Designer Mary Quant, one of the leading lights of the British fashion scene in the 1960s, having her hair cut by Vidal Sassoon in 1964.

Designer Mary Quant, one of the leading lights of the British fashion scene in the 1960s, having her hair cut by Vidal Sassoon in 1964. / Getty Images

Fashion designer Dame Mary Quant has died at her home in Surrey, UK, according to her family. She was 93.

Synonymous with the Swinging Sixties in London, she helped make hot pants, miniskirts and Vidal Sassoon bobs essential to the era's look. While still in her 20s, Quant opened an influential shop on Kings Road that evolved into a global fashion brand.

The daughter of Welsh schoolteachers in London, Quant was fascinated by fashion at an early age. Even as a child during World War II, she found the drab conventions around children's garments stifling.

"I didn't like clothes the way they were. I didn't like the clothes I inherited from a cousin. They weren't me," Quant explained in a 1985 interview on Thames TV. What she liked, she said, was the style of a young girl in her dancing class. "She was very complete. And her look! It's always been in my head. Black tights. White ankle socks... and black patent leather shoes with a button on top. The skirt was minutely short."

Quant's parents did not approve of fashion as a vocation, so she attended art school at Goldsmiths College, studied illustration and met and married an aristocratic fellow student, Alexander Plunket Greene. With partner Archie McNair, they opened a business in Chelsea in 1955, already stirring with what would become the "Youthquake" of the 1960s.

A self-taught designer, Quant wanted to make playful clothes for young modern women they could wear to work and "run to the bus in," as she put it. That meant flats, candy-colored tights, dresses with pockets, Peter Pan collars, knickerbockers, and above all, mini skirts.

"Because the Chelsea girl — she had the best legs in the world, " Quant declared in the Thames TV interview. "She wanted the short skirts, the elongated cardigan."

Quant helped elevate several of the era's top British models – Jean Shrimpton and Twiggy – and developed a line of makeup inspired partly by their unconventional application techniques, such as using blush on their lids. And she included an innovation of her own: waterproof mascara.
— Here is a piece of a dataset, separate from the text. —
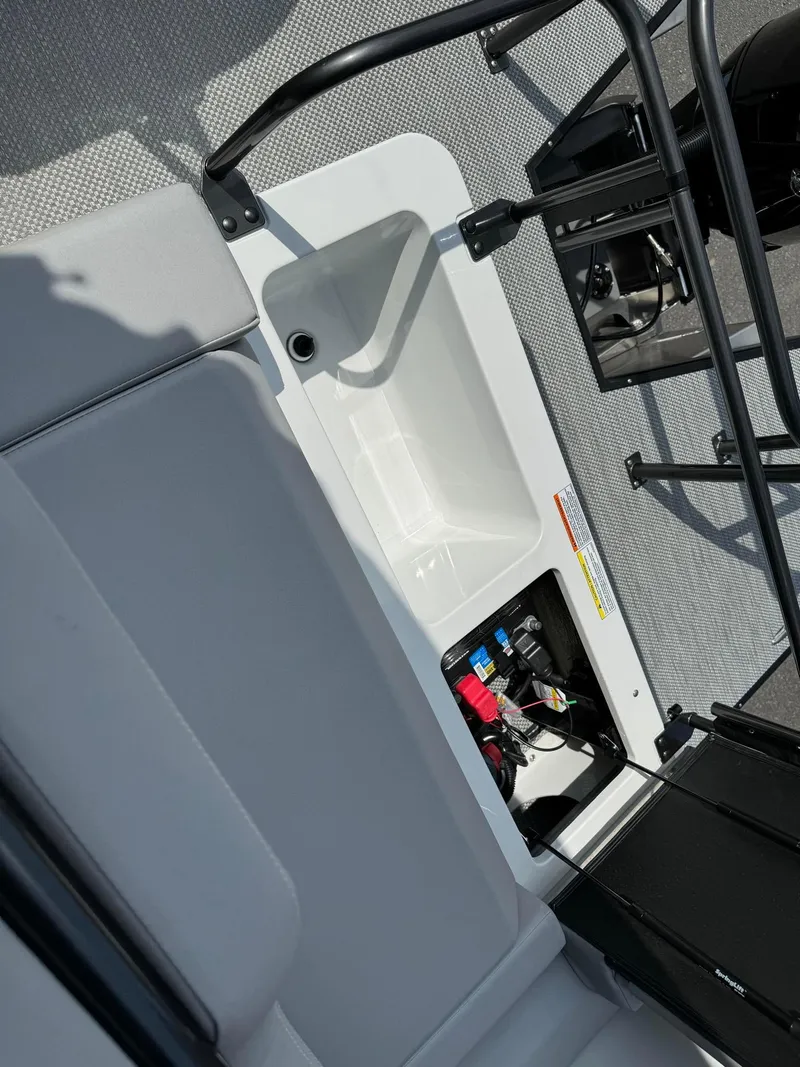 Slide: The Image of 2024 Princecraft VOGUE 23RL boat interior with storage compartments. - 23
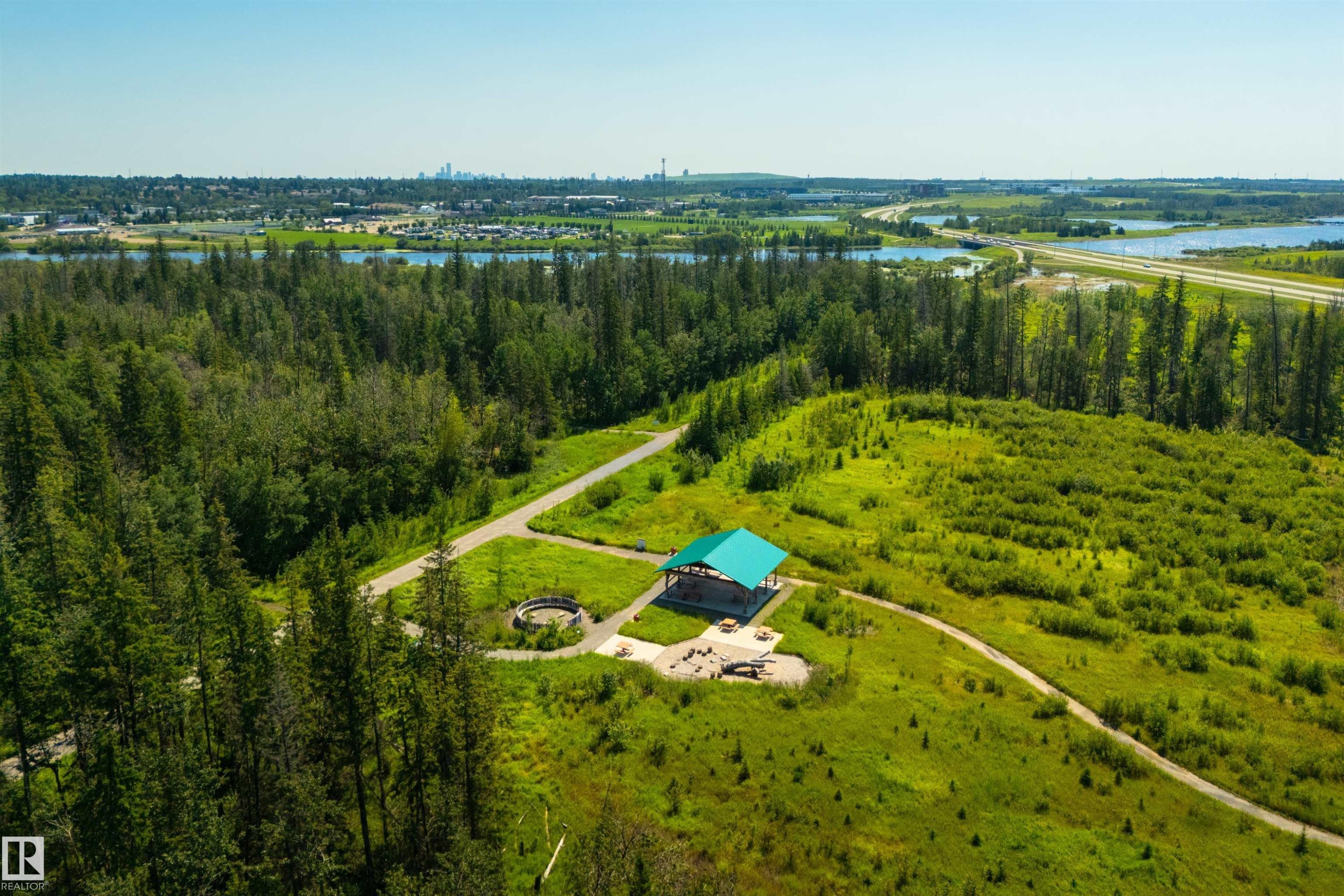 Expansive natural landscape featuring lush green foliage and mature evergreen trees - 323 Rankin Drive, St. Albert, AB - Outdoor With View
Notably, she also hired Black models at a time when diversity was unusual in magazines and on runaways.

"She was one of the first female fashion designers to build an entire brand around her name," said John Campbell McMillian, a history professor who studies the 1960s. Quant, he notes, helped kick off the careers of photographer Brian Duffy, designer Caroline Charles and legendary Rolling Stones manager Andrew Loog Oldham, who had an early job as a shop assistant for Quant. "People who worked for her talked about how fun she was to be around, even as they worked at a blazing pace."

While Quant's brand never became as massive as Ralph Lauren or Gloria Vanderbilt, her partnership with JCPenney in the 1960s reflected her interest in affordable, accessible fashion. Her influence endures, with recent retrospectives dedicated to her work at the Victoria and Albert Museum and the Taipei Fine Arts Museum in Taiwan. And Mary Quant was the subject of an affectionate 2021 documentary directed by movie star Sadie Frost.